It was an attack ad. What else would it have "intended?"
-PJ
Filing a defamation suit when you know how had it is to win and that it will come down to the degree of pervynesss is asking to be bankrupted.
This was appealed from a district court to a circuit court, so why wouldn't their authority overrule that of a lower court?
Here’s a copy of the full ruling for reference: https://courthousenews.com/wp-content/uploads/2026/04/moore-v-cecil-11th-cir-ruling.pdf
-PJ
Why bother impowering juries if you overrule their verdicts with egregious errors in evidentiary matters? The jury heard the case and rendered a verdict and award. Just ditch the whole trial by jury then.
You could prosecute Donald Trump for murdering Hillary Clinton even though she’s still alive, and a random group of 12 jurors in some jurisdictions would actually convict him.
This ruling actually cited Supreme Court precedent to the contrary in a footnote on page 26: "To the extent Moore suggests at times in his briefing that, under Federal Rule of Civil Procedure 50(a) and (b), we must also defer to the jury’s ultimate actual malice finding so long as it was reasonable, Moore’s position is inconsistent with the Supreme Court’s independent review directive in Bose Corp., Harte-Hanks, and our Levan precedent. Accordingly, we reject it."

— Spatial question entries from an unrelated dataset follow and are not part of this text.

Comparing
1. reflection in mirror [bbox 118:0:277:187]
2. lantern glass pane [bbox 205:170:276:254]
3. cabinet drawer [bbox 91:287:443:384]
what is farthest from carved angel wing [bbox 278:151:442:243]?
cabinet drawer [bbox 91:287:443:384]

Well in this case the fact he didn’t since she is still stealing oxygen would mean no indictment. Besides this is a civil award trial not a criminal where someone forfeits their freedom or life.
A Sullivan challenge is something I wouldn’t mind seeing.
What?? I live 18 miles from the Gadsden Mall. It is an abandoned dump. What girls? Sears gone. JCPenney, gone. Chick-fil-A, gone. Not much is left there but empty story space and overpriced movie theaters.
These events were in the 1970s, mind you.
Even Ragland was still a town in the 70’s.